Forum for Science, Industry and Business

Sponsored by:     3M 
Search our Site:

 

Researcher Unravels Mystery of Sea Turtles’ ‘Lost Years’

07.03.2014

Jeanette Wyneken, Ph.D., associate professor of biological science at Florida Atlantic University, and Kate Mansfield, Ph.D., a co-investigator at the University of Central Florida, are the first to successfully track neonate sea turtles in the Atlantic Ocean waters during what had previously been called their “lost years.” Findings from the study appear today in the journal Proceeding of the Royal Society B.

The “lost years” refer to the time after turtles hatch and head out to sea until they are seen again upon returning to near-shore waters as large juveniles. The time at sea is often called the “lost years” because not much has been known about where the young turtles go and how they interact with their oceanic environment, until now.


Photo credit: Jim Abernethy

A neonate sea turtle with tracking device attached to its shell makes its way in Atlantic waters.

With small, non-invasive, solar-powered satellite transmitters attached to the turtles’ shells, Wyneken and the team were able to track 17 neonate loggerhead sea turtles for periods ranging from 27 to 220 days and for distances ranging from 124 miles to 2,672 miles.

“Prior to tagging these threatened sea turtles, all we knew about this part of their life’s journey came from one turtle that had been followed for three days,” Wyneken said. “From the time they leave our shores, we don’t hear anything about them until they are found near the Canary Islands.
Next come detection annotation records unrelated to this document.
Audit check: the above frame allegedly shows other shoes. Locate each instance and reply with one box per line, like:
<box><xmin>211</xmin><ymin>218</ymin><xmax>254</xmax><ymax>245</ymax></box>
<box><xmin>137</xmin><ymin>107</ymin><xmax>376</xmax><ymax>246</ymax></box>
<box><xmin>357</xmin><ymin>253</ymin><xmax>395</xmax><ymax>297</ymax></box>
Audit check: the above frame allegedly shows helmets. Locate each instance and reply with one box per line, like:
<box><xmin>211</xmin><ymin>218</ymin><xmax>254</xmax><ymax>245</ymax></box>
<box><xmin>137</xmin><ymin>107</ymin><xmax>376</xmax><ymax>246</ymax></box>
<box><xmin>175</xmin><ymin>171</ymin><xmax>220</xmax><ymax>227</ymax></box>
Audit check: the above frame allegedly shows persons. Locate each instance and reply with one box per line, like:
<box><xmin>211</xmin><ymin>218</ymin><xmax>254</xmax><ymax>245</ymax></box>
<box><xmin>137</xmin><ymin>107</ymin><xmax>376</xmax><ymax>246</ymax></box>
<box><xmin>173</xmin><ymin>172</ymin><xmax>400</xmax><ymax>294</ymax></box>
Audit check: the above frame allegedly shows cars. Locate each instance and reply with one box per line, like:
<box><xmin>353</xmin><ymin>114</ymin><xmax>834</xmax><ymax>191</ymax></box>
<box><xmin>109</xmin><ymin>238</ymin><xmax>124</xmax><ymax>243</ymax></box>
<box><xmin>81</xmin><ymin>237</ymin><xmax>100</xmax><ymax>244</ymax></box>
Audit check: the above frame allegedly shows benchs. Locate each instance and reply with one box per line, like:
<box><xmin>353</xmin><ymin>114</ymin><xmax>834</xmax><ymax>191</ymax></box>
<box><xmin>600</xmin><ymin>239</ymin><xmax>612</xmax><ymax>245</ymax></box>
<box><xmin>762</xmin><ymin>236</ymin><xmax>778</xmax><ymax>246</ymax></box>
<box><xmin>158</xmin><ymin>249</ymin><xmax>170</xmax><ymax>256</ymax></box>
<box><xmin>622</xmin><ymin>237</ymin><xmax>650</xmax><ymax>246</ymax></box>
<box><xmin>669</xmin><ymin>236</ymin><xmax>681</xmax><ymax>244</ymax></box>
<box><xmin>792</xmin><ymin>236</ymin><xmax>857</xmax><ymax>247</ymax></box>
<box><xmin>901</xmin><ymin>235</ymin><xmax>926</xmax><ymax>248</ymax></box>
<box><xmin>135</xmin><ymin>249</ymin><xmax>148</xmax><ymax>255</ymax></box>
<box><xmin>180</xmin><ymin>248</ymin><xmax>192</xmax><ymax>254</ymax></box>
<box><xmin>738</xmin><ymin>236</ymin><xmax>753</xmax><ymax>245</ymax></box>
Those waters are a bit like nursery school for them, as they stay for about four to eight years. There’s a whole lot that happens crossing the Atlantic that we knew nothing about.”

Along with Wyneken and Mansfield, Warren P. Porter, Ph.D., from the University of Wisconsin Madison, and Jiangang Luo, from the University of Miami, found that some of their results challenge previously held beliefs.

While the turtles remain in oceanic waters off the Continental Shelf, the study found that little loggerhead turtles sought the surface of the water as predicted. But they do not necessarily remain within the major currents associated with the North Atlantic Subtropical Gyre. It was historically thought that loggerhead turtles hatching from Florida’s east coast complete a long, developmental migration in a large circle around the Atlantic entrained in these currents. But the team’s data suggest that turtles may drop out of these currents into the middle of the Atlantic or the Sargasso Sea.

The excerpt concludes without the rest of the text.